Here, Marx's main task is to study the origin of the money form of value, to
study the historical process of the development of exchange, beginning with
individual and incidental acts of exchange..., passing on to the universal from
of value, in which a number of different commodities are exchanged for one and
the same particular commodity, and ending with the money form of value, when
gold becomes that particular commodity, the universal equivalent. As the highest
product of the development of exchange and commodity production, money masks,
conceals, the social character of all individual labour, the social link between
individual producers united by the market." Collected Works (Moscow
1964), 21:59-61.
The specific parallel between value and meaning is developed by
J.-J. Goux, "Marx et l'inscription du travail" in Tel Quel, op.
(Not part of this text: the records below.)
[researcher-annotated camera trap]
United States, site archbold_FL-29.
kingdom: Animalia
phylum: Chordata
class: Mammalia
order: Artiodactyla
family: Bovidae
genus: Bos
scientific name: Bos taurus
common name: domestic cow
cit.: "The phonic or scriptural materials become simply signs, simple
signifiers (of an exterior, transcendent meaning); but their transforming
function (as a means of production) and their transformed characteristics (as a
product) are denied. The fact is that any meaning is but the product of work on
and the work of real signs—the result of textual production—is hidden, as is
the original use (or merchandise) value of money (gold or silver whose value
comes from the work invested in its extraction) in order to reduce it to an
arbitrary secondary sign, only a sign" (p. 193).
5Darko Suvin, "On the Poetics of The Science Fiction
Genre," College English 34(1972):375.
"In Lem's Solaris, the narrator describes the theories of the
Solarist Grastrom who "set out to demonstrate that the most abstract
achievements of science, the most advanced theories and victories of mathematics
represented nothing more than a stumbling one- or two-step progression from our
rude, prehistoric, anthropomorphic understanding of the universe around us. He
pointed out correspondences with the human body—the projection of our senses,
the structure of our physical organization, and the physiological limitations of
man—in the equations of the theory of relativity, the theorem of magnetic
fields and the various unified field theories" (§11).
The investigation of the metaphysical or ideological presuppositions of
science and scientific method as well as the demystification of science's claims
for its neutrality and objectivity have been the subject of a number of
interesting and very different studies in recent years, from Boris Eizykman's
important Science Fiction et capitalisme: critique de la position de désir
de la science (Paris 1974) to Arthur Koestler's The Sleepwalkers
(1968) and Daniel Greenburg's The Politics of Pure Science (1967). For a
look at the interrelationships of science, Marxism and political goals and the
resulting successes and failures in the Soviet Union, see Loren Graham's very
valuable Science and Philosophy in the Soviet Union (1972).
ABSTRACT
Ubik (1969) is one of the most important SF works
of the 1960s, for it is both deconstruction and a hint at reconstruction: it lays bare the
principal ways that SF is used for ideological ends, in terms of science and of fiction,
while tentatively looking towards a future freed from the restraints it has exposed. In
this novel, Dick has exploded and transcended the SF genre and the "representation
novel" of which it is a part. Dicks writing is not easily included within
traditional academic limits, for his novels are, in appearance, badly written, with
superficial characterization, confusing plots, and similar deviation from "good
writing." This apparent inattention to writing, along with an overabundance of
traditional SF details and conventions, have earned him the neglect of the proponents both
of high art and of the New Wave; while his sprawling, chaotic near-futures and his
disregard for the traditional SF virtues of rationality and futurological plausibility
have caused him to be overlooked by proponents of the more traditional extrapolative SF.
This paper will analyze Ubik to show how Dicks SF presents a model of a more
subversive form of writing, undermining rather than reconfirming the repressive system in
which it has been produced, and acting as a critique of the ideological presuppositions of
the SF genre and the traditional novel.